■ DESCRIPTION OF THE TASK ■
Print the data below exactly, but only the lines from the one containing "Merry Christmas Holiday" down to the one containing "Pila Batería FDK", inclusive.

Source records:
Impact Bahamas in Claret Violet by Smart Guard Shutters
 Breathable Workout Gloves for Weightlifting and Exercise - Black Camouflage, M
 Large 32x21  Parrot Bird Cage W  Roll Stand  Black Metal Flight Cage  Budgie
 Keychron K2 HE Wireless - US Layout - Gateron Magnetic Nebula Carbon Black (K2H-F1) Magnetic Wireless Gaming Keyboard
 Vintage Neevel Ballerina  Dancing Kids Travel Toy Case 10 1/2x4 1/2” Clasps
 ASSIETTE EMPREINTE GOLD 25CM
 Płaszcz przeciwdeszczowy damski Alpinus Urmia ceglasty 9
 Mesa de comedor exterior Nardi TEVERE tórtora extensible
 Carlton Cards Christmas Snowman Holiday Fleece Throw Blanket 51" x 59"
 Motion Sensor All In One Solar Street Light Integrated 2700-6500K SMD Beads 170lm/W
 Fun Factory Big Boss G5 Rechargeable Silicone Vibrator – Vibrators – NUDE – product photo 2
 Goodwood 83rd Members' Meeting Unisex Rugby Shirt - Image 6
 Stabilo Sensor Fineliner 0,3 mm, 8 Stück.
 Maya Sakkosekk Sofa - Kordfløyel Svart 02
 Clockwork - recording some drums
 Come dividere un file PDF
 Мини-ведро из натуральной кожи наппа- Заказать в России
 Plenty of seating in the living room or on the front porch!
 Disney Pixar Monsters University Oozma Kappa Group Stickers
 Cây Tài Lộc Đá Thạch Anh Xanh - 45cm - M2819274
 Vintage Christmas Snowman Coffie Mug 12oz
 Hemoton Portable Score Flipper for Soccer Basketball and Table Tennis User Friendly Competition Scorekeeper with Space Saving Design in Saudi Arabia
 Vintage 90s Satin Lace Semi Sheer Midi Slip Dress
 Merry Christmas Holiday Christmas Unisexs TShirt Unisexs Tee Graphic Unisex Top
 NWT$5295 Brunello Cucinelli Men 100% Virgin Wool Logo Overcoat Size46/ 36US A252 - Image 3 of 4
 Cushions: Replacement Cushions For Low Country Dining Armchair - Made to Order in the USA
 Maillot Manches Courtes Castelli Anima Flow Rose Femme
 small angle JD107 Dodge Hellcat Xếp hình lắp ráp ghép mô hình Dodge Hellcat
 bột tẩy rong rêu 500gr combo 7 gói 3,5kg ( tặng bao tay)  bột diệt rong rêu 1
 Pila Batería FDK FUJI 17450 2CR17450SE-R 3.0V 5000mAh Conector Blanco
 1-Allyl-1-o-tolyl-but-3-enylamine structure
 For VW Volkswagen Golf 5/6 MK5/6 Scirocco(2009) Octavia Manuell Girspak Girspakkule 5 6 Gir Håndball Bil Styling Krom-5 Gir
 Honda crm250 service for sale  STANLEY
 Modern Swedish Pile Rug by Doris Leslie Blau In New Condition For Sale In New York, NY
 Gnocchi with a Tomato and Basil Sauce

■ WRITTEN ANSWER ■
 Merry Christmas Holiday Christmas Unisexs TShirt Unisexs Tee Graphic Unisex Top
 NWT$5295 Brunello Cucinelli Men 100% Virgin Wool Logo Overcoat Size46/ 36US A252 - Image 3 of 4
 Cushions: Replacement Cushions For Low Country Dining Armchair - Made to Order in the USA
 Maillot Manches Courtes Castelli Anima Flow Rose Femme
 small angle JD107 Dodge Hellcat Xếp hình lắp ráp ghép mô hình Dodge Hellcat
 bột tẩy rong rêu 500gr combo 7 gói 3,5kg ( tặng bao tay)  bột diệt rong rêu 1
 Pila Batería FDK FUJI 17450 2CR17450SE-R 3.0V 5000mAh Conector Blanco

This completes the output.